Saybrook Sage vs Three-Piece-Suit in Real Spaces
6 real rooms side by side. Seeing Saybrook Sage and Three-Piece-Suit in actual rooms makes the difference concrete; browse the spaces below to get a feel for how each color lives on a wall.
Living Room
A living room wall sees more varied light than almost any other surface in the house, which makes the choice between these two more nuanced than a chip suggests. Saybrook Sage reflects noticeably more light off the walls, making the space read more open than Three-Piece-Suit.
Bedroom
Bedrooms are typically lit with warmer, lower light than the rest of the house — a condition that flatters warm tones and deepens cool ones. Saybrook Sage returns significantly more light to the room — in a smaller or darker space, that difference in perceived brightness is hard to miss.
Bathroom
Small bathrooms intensify color. A shade that seems quiet in a larger room can feel immersive when you're surrounded by it on four walls. Saybrook Sage returns significantly more light to the room — in a smaller or darker space, that difference in perceived brightness is hard to miss.
House
A full exterior is the most demanding test for a paint color — scale and outdoor light both amplify differences that seem small on a swatch. Saybrook Sage returns significantly more light to the room — in a smaller or darker space, that difference in perceived brightness is hard to miss.
Front Door
On a front door, the color is both the first and last thing you see — a context where even a modest tonal difference reads clearly. Saybrook Sage reflects noticeably more light off the walls, making the space read more open than Three-Piece-Suit.
Kitchen Cabinets
Cabinet color is always seen in context — against countertops, backsplash, and hardware — which amplifies undertone differences that might disappear on a plain wall. Saybrook Sage returns significantly more light to the room — in a smaller or darker space, that difference in perceived brightness is hard to miss.
Color Details
Saybrook Sage vs Three-Piece-Suit Simulated Comparison
5 simulated room previews — drag the slider on each to see Saybrook Sage on one side and Three-Piece-Suit on the other.

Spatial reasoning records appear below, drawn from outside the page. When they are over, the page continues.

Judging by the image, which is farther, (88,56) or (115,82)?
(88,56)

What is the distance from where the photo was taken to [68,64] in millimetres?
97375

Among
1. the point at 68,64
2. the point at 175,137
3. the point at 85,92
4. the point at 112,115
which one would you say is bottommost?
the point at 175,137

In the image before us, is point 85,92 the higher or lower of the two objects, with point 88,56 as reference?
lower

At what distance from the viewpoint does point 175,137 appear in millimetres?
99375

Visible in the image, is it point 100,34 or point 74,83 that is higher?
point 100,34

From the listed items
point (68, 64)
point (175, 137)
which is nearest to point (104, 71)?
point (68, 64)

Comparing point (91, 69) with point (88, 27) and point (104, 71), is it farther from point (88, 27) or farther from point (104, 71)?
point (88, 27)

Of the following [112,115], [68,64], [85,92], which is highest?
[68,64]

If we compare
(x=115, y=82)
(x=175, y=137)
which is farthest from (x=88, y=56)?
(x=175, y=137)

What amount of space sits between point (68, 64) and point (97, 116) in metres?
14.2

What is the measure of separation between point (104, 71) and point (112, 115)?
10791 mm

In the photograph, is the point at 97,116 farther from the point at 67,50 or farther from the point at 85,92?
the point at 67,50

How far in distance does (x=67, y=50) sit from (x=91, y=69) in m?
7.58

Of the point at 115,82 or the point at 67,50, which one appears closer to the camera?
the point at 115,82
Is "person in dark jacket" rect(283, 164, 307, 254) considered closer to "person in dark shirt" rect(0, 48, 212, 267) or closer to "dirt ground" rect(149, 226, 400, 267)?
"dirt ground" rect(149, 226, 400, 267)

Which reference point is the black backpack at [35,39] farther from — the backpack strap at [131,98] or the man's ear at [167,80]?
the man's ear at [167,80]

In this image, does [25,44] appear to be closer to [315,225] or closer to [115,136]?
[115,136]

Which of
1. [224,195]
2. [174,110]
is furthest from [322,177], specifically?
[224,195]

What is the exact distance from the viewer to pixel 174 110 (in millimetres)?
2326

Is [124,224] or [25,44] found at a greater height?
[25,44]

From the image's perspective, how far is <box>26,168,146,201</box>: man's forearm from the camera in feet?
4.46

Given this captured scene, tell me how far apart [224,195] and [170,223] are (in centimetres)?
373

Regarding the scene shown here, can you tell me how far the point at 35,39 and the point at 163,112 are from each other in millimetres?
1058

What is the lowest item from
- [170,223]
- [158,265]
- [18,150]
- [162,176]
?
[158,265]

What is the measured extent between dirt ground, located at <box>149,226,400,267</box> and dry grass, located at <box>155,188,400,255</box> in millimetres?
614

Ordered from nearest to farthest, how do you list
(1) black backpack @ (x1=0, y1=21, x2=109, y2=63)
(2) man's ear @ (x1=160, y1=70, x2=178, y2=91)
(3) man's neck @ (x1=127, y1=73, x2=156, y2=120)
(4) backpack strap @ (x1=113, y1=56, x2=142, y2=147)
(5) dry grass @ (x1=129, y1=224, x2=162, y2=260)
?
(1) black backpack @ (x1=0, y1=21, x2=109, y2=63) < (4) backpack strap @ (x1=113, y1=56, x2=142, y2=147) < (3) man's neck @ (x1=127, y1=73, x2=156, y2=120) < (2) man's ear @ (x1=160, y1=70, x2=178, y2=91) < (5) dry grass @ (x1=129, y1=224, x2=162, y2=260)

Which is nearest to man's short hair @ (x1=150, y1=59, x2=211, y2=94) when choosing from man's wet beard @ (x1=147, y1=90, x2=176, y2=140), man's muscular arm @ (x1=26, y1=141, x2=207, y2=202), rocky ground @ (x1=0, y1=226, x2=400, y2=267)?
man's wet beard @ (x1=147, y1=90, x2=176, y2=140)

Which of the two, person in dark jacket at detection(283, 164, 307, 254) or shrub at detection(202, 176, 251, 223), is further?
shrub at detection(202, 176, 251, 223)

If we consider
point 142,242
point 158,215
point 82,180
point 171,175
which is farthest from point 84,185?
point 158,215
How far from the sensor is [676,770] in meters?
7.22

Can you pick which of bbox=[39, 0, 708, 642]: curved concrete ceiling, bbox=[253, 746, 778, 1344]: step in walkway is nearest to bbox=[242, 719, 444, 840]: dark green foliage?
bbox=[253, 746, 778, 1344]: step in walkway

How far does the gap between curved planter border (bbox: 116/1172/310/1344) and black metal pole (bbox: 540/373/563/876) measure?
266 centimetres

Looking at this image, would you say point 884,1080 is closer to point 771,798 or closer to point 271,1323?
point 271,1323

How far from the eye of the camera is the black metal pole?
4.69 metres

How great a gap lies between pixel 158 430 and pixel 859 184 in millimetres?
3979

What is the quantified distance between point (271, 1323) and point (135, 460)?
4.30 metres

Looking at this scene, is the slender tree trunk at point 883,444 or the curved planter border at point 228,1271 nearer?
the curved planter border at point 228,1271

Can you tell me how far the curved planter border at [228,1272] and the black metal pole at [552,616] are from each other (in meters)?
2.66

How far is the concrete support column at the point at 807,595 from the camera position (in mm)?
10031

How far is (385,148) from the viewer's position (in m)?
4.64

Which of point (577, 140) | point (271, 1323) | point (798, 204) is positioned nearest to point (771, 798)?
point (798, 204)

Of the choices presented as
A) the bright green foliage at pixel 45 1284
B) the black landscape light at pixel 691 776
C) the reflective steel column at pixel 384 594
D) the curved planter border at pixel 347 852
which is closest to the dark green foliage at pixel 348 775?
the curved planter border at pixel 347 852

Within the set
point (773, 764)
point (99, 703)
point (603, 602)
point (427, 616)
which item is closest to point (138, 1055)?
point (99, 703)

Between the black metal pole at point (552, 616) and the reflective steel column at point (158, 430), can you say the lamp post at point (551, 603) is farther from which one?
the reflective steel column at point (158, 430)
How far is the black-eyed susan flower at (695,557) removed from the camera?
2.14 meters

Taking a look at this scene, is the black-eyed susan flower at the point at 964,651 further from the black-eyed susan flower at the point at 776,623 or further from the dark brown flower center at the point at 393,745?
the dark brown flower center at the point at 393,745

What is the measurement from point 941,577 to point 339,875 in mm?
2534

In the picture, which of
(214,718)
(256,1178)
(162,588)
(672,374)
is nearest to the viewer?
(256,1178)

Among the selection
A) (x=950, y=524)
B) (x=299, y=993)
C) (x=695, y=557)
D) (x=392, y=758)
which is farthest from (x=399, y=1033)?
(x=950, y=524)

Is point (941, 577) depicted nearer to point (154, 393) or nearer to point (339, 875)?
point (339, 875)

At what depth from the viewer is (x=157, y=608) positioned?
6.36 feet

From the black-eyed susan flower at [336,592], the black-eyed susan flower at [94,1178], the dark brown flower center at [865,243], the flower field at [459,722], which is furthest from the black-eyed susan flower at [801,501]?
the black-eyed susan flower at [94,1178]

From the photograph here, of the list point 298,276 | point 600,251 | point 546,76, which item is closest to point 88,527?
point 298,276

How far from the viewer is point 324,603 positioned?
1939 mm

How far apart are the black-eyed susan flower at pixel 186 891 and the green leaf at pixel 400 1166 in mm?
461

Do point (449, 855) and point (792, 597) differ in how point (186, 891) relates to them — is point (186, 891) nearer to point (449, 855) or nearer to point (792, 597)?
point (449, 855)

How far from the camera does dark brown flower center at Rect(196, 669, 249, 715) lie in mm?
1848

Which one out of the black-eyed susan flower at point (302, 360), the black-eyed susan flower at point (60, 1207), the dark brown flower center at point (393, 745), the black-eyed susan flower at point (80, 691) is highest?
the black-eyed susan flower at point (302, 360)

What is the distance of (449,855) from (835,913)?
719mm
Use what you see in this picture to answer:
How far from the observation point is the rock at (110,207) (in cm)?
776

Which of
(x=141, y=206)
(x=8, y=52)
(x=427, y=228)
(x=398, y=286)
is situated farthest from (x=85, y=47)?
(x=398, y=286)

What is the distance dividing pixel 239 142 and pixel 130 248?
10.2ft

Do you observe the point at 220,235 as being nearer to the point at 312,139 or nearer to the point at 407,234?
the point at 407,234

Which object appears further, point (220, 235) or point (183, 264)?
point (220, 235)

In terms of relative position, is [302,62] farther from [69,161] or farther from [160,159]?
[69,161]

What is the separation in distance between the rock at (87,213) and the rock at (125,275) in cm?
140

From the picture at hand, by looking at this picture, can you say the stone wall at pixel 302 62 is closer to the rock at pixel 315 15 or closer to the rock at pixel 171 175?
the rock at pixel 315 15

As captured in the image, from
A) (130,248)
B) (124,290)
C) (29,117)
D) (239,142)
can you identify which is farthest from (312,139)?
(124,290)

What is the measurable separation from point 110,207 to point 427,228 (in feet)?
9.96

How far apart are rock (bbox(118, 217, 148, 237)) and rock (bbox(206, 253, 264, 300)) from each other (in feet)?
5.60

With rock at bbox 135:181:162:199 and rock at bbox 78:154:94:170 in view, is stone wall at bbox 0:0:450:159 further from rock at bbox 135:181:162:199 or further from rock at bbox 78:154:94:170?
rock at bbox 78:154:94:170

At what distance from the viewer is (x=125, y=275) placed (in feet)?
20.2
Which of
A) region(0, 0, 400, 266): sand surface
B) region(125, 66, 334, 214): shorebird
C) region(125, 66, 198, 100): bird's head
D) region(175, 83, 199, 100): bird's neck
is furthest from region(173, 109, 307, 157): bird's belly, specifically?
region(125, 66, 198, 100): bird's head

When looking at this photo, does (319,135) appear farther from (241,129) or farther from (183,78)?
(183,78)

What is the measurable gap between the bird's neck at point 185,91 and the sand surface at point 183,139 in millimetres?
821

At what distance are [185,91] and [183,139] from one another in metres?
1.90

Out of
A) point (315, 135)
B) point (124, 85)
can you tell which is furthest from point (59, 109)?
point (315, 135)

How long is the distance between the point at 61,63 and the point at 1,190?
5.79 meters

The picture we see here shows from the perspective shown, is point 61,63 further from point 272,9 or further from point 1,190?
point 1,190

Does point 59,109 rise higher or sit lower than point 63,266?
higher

Digital color is approximate. These simulations are generated from the manufacturer's hex values and overlaid on grayscale room photos — your screen's calibration, brightness, and viewing angle all affect how they render. Before committing to either color, test physical samples in your own space under the light you actually live with.
More Saybrook Sage comparisons
See how Saybrook Sage stacks up against other well-photographed colors across different brands and tones.